What do you say when your client asks you about cryptocurrencies? In this short series of Global Business Voice (GBV) Business Alerts, we explore the unfolding phenomenon of cryptocurrencies, Bitcoin chief amongst them. We are aiming to demystify the topic and put things in layman’s terms. In this GBV we unpack Bitcoin mining and why being bad for the planet might burst the bubble.
Most people these days are familiar with the fact that a Bitcoin is an electronic token, with the supply limited and ownership determined by a blockchain algorithm. It is a decentralised system, and by its nature operates entirely outside any structure of supervision or financial regulation. It is said to be practically untraceable and offer anonymity.

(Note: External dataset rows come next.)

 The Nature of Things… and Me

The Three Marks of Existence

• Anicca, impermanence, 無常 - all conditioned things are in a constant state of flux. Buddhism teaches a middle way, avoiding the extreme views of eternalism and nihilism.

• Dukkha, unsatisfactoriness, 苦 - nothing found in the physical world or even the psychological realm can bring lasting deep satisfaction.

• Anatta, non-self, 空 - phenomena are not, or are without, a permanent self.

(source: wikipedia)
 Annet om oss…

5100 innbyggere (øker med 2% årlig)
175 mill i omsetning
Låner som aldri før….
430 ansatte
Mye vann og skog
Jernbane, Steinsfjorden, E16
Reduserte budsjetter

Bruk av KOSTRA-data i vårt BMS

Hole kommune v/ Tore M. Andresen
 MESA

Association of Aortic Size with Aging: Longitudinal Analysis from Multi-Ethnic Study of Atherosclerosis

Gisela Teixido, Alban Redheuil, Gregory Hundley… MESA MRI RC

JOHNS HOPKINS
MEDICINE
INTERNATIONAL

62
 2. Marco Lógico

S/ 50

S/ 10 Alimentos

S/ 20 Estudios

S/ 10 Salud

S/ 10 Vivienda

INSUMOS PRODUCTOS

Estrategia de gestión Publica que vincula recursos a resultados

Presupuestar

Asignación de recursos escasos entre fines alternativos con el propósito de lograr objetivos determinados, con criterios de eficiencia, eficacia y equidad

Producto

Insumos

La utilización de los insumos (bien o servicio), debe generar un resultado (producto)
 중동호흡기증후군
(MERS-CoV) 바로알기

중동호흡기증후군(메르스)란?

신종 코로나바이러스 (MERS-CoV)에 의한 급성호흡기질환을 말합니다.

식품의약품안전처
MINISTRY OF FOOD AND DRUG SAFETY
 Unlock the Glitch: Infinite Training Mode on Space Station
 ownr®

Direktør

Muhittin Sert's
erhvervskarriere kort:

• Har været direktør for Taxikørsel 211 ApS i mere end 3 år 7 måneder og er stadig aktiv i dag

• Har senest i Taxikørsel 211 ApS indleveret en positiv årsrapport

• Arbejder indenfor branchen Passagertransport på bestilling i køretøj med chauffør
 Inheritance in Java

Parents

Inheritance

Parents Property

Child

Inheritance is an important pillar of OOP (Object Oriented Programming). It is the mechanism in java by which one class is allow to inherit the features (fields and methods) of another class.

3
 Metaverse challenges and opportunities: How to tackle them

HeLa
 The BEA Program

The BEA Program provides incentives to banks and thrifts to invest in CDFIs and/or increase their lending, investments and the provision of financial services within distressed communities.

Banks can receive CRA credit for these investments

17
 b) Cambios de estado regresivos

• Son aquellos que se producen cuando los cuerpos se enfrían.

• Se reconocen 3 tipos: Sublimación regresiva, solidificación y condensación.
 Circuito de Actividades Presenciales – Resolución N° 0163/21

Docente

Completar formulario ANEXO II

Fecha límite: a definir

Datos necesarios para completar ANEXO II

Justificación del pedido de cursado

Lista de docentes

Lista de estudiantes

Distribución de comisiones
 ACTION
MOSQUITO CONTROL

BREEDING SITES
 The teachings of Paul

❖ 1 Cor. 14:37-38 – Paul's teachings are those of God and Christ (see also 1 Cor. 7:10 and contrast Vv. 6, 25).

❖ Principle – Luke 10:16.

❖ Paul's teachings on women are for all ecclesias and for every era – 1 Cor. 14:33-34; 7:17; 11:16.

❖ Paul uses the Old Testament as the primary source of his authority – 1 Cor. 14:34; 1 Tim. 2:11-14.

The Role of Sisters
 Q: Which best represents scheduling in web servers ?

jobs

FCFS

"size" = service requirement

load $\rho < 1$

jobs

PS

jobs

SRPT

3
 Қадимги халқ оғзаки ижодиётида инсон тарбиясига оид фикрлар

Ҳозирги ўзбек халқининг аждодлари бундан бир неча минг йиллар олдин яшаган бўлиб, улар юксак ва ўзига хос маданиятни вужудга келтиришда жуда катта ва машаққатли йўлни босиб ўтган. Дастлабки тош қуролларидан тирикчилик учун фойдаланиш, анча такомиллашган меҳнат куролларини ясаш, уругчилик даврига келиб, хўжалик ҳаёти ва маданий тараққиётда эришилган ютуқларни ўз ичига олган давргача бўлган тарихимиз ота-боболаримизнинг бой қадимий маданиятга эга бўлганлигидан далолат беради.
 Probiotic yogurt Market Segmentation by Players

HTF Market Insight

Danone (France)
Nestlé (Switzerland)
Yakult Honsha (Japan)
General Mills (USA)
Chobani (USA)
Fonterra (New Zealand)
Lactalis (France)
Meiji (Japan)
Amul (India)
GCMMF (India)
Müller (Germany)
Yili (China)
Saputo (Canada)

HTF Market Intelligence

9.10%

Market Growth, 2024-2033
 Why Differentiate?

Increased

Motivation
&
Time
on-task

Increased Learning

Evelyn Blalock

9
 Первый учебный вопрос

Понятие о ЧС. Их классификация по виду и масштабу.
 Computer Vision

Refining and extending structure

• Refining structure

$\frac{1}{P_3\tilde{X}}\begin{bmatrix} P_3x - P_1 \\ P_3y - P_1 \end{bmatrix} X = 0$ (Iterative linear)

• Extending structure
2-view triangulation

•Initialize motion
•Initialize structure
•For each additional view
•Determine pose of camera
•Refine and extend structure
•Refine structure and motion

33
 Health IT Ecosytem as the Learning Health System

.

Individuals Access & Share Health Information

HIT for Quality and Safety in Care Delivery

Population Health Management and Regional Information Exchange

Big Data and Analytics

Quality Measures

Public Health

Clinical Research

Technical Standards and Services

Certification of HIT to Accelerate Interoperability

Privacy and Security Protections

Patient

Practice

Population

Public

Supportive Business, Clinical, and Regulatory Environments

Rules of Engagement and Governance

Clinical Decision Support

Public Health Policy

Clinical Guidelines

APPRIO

Unlike a conventional currency, Bitcoin has no backing of any central bank or pool of resources, labour or even intellectual property. The curious truth is that Bitcoin (or any other cryptocurrency) only has a value to the extent that a counterparty is prepared to accept it for value. That being said, apparently even Goldman Sachs and Morgan Stanley are moving certain clients into Bitcoin – it really seems to have gained an element of mainstream in recent months. But doubts still linger over an investment that has no physical manifestation or regulatory framework. And now, questions are being asked about the environmental cost of Bitcoin mining. Oh, and other cryptocurrencies are also available. Actually, there are many.